Molti dei parenti delle vittime intentarono causa alle Ferrovie dello Stato. Le ferrovie declinarono ogni responsabilità, sostenendo che su quel treno non avrebbero potuto trovarsi passeggeri di alcun tipo e che, a causa della complicata situazione dell’equilibrio dei poteri tra le amministrazioni italiane e il comando statunitense, non era immediato nemmeno risalire a chi avesse la responsabilità della gestione di quella particolare tratta.
Tuttavia, non bisogna dimenticare che in quel periodo tra Napoli e Potenza esisteva solo una relazione per viaggiatori, il treno 8021, che partiva dal capoluogo campano due volte alla settimana, il mercoledì e il sabato. Per spegnere sul nascere una vertenza che avrebbe potuto trascinarsi per anni, il Ministero del Tesoro sancì l’emissione di un risarcimento come se si trattasse di vittime di guerra, risarcimento che venne erogato dopo oltre 15 anni.
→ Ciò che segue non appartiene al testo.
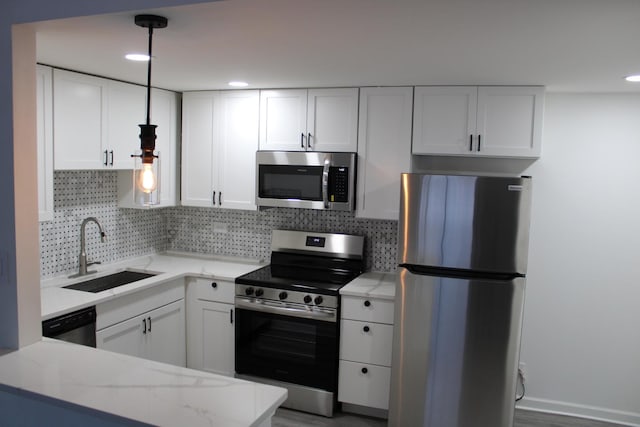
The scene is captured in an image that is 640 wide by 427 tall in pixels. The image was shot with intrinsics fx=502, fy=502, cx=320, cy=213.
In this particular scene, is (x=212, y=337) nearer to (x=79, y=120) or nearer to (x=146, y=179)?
(x=79, y=120)

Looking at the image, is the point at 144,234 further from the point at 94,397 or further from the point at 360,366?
the point at 94,397

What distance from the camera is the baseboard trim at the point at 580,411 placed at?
3.57 meters

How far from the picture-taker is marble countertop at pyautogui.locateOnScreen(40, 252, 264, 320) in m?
2.92

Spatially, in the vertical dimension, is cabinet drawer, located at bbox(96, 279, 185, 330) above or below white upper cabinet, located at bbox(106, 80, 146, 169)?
below

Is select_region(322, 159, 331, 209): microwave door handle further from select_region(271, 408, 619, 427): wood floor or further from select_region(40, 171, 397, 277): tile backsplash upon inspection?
select_region(271, 408, 619, 427): wood floor

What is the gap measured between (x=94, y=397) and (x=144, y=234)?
2783 millimetres

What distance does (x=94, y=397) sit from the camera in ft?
5.54

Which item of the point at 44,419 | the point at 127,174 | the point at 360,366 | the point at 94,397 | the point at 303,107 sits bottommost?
the point at 360,366

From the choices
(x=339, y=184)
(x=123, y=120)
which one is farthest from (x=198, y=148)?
(x=339, y=184)

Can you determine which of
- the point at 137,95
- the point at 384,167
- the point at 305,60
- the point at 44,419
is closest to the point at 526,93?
the point at 384,167

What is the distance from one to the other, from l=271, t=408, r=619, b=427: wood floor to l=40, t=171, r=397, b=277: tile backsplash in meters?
1.12

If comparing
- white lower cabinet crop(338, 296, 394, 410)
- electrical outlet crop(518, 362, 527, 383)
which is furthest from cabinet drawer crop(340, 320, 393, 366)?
electrical outlet crop(518, 362, 527, 383)

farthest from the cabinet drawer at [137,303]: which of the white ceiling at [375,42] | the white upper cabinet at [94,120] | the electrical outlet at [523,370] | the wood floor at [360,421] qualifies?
the electrical outlet at [523,370]

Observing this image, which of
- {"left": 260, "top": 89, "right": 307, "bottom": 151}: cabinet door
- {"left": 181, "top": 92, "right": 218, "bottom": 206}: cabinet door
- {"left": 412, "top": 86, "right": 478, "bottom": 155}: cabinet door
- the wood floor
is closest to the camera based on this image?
{"left": 412, "top": 86, "right": 478, "bottom": 155}: cabinet door
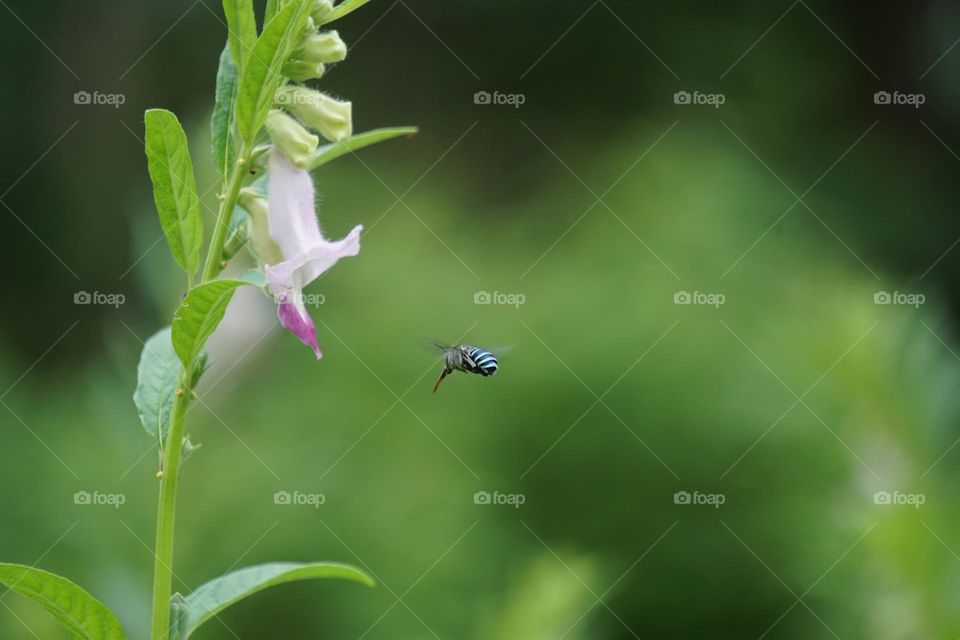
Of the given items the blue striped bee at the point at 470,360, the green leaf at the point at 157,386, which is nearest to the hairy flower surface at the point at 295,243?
the green leaf at the point at 157,386

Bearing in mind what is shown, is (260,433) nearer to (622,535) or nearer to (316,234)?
(622,535)

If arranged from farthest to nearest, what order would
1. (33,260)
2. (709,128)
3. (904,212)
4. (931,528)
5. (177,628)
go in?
(33,260), (904,212), (709,128), (931,528), (177,628)

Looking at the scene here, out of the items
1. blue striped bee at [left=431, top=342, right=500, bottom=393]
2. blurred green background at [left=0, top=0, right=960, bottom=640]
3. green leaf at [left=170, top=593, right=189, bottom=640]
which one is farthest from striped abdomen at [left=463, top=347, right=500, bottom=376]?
green leaf at [left=170, top=593, right=189, bottom=640]

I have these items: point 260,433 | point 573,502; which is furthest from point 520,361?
point 260,433

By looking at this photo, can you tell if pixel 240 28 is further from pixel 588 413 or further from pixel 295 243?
pixel 588 413

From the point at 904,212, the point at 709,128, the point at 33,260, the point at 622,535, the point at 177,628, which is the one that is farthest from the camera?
the point at 33,260

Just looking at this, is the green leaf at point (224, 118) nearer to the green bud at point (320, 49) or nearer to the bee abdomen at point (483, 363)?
the green bud at point (320, 49)

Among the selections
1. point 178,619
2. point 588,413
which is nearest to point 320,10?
point 178,619
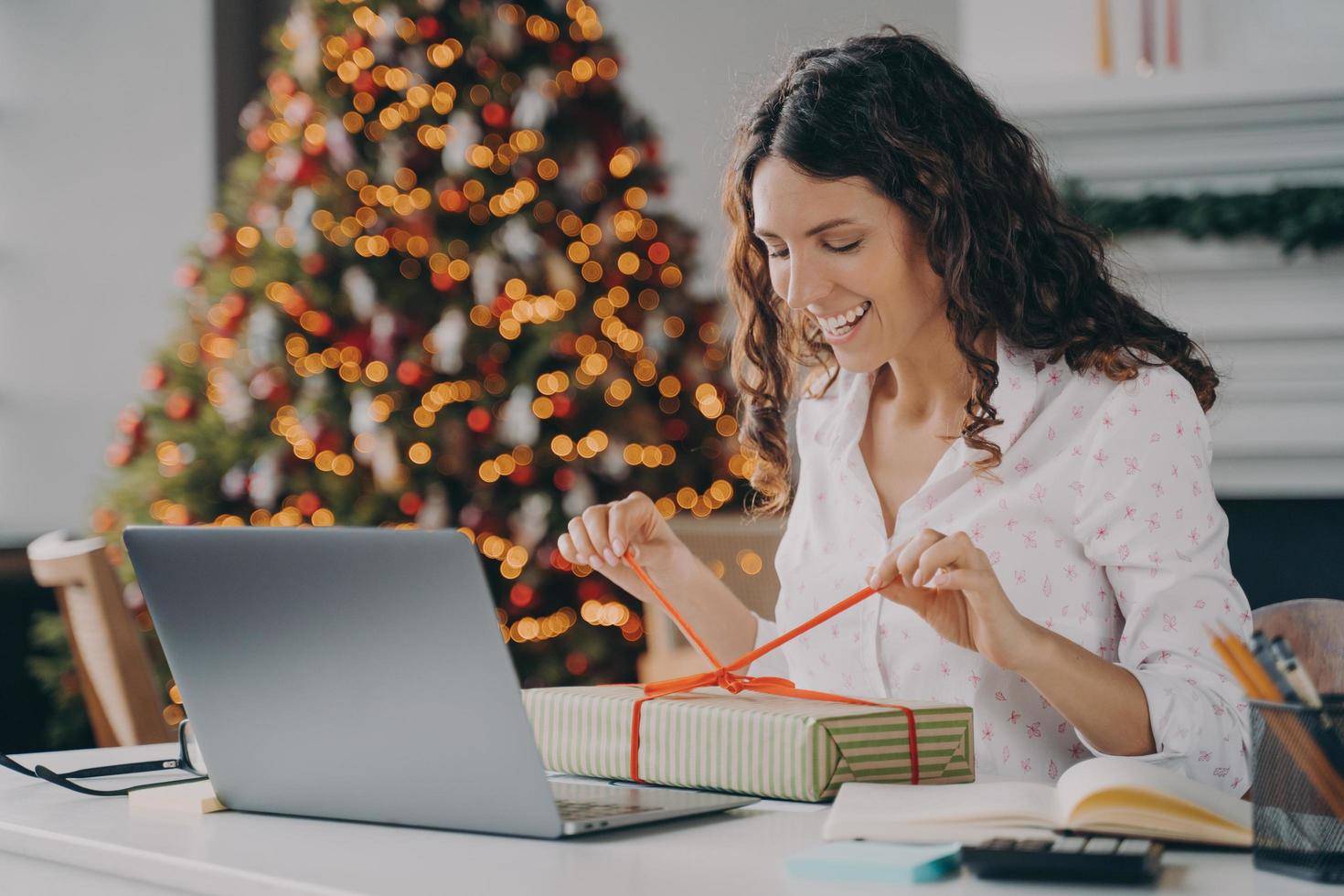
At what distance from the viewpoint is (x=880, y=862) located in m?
0.73

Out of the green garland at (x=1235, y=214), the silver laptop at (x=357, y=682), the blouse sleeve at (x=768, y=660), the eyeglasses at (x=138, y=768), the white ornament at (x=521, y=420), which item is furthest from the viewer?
the white ornament at (x=521, y=420)

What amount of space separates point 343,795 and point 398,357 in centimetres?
233

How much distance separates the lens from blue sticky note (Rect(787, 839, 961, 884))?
72 centimetres

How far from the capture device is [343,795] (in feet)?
2.95

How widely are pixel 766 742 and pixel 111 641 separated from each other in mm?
933

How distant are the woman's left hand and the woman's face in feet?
1.05

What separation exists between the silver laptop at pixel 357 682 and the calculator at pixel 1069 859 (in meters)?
0.23

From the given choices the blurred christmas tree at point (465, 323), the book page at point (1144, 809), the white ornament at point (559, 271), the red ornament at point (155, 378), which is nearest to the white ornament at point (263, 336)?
the blurred christmas tree at point (465, 323)

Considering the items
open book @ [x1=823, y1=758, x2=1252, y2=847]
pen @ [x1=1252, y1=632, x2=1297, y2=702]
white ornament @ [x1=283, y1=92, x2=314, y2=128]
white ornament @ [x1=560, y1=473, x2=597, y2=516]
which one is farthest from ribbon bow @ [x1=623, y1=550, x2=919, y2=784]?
white ornament @ [x1=283, y1=92, x2=314, y2=128]

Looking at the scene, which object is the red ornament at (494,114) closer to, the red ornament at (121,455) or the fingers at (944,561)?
the red ornament at (121,455)

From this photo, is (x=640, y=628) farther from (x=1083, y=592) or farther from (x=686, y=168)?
(x=1083, y=592)

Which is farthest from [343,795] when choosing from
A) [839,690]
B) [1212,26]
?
[1212,26]

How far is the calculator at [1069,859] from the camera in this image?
70 cm

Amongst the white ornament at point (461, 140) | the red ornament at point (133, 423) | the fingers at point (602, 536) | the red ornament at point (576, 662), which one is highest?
the white ornament at point (461, 140)
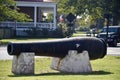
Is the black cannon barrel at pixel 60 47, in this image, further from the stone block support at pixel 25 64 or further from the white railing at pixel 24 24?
the white railing at pixel 24 24

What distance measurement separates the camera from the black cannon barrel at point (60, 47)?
561 inches

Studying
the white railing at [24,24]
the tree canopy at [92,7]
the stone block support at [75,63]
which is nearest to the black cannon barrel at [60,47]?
the stone block support at [75,63]

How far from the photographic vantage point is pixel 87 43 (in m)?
15.1

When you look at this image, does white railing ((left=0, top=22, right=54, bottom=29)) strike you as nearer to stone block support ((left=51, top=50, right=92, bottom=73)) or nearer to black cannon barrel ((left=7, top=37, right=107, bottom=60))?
black cannon barrel ((left=7, top=37, right=107, bottom=60))

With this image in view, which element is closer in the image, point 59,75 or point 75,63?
point 59,75

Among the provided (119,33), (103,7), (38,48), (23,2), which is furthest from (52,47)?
(103,7)

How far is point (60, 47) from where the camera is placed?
14.7 m

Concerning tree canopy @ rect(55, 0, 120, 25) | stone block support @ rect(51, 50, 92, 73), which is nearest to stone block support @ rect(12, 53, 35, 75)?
stone block support @ rect(51, 50, 92, 73)

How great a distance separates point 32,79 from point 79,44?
125 inches

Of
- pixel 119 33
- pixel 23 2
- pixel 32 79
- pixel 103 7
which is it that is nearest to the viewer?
pixel 32 79

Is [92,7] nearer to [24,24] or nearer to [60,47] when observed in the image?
[24,24]

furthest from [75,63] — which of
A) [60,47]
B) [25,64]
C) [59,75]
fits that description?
[25,64]

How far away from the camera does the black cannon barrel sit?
1424 cm

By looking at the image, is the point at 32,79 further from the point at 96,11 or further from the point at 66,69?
the point at 96,11
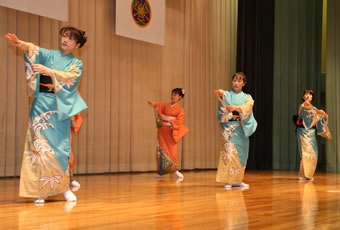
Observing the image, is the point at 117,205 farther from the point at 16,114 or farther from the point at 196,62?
the point at 196,62

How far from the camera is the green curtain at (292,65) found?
1159cm

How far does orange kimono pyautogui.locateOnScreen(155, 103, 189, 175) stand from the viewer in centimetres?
758

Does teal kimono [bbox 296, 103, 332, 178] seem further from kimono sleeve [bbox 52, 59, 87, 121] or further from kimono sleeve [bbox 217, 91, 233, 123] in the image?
kimono sleeve [bbox 52, 59, 87, 121]

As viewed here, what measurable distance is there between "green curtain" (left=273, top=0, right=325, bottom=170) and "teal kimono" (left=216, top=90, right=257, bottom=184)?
19.5 feet

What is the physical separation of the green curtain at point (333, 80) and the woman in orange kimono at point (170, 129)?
14.6ft

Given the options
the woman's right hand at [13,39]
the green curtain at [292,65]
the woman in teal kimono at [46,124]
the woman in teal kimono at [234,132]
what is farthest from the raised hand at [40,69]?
the green curtain at [292,65]

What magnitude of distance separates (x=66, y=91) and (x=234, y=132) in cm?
240

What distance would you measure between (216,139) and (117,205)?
709 centimetres

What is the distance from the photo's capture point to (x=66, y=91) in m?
3.94

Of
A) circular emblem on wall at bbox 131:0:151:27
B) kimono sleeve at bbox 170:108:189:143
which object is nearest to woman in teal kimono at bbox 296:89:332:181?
kimono sleeve at bbox 170:108:189:143

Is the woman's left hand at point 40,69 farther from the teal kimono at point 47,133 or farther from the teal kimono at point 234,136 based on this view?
the teal kimono at point 234,136

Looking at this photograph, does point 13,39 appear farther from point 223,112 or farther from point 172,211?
point 223,112

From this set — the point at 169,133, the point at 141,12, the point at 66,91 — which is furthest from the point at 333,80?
the point at 66,91

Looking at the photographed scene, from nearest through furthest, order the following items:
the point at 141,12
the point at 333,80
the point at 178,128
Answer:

Peraltro, alcune fonti indicano che molti dei passeggeri a bordo del treno fossero in possesso di un regolare biglietto ferroviario, che li qualificava quindi come passeggeri e non come clandestini. Questa eventuale condizione, che implica la possibilità di richiedere cospicui risarcimenti all’ente che gestisce la linea, sarebbe stata fatta passare sotto silenzio durante le inchieste ufficiali sulla tragedia.
In ogni caso, le fonti ufficiali fanno riferimento a coloro che si trovavano sul treno, eccetto il personale ferroviario, solo con il termine di clandestini. Questa posizione è supportata dal fatto che il treno era classificato come merci e quindi non autorizzato al trasporto di passeggeri paganti. La questione non risulta tuttora essere stata chiarita in modo definitivo.

La tragedia del treno 8017 rimane tuttora presente nella cultura popolare delle zone colpite, ed ebbe allora un grande impatto mediatico conquistandosi visibilità in molti giornali europei e americani.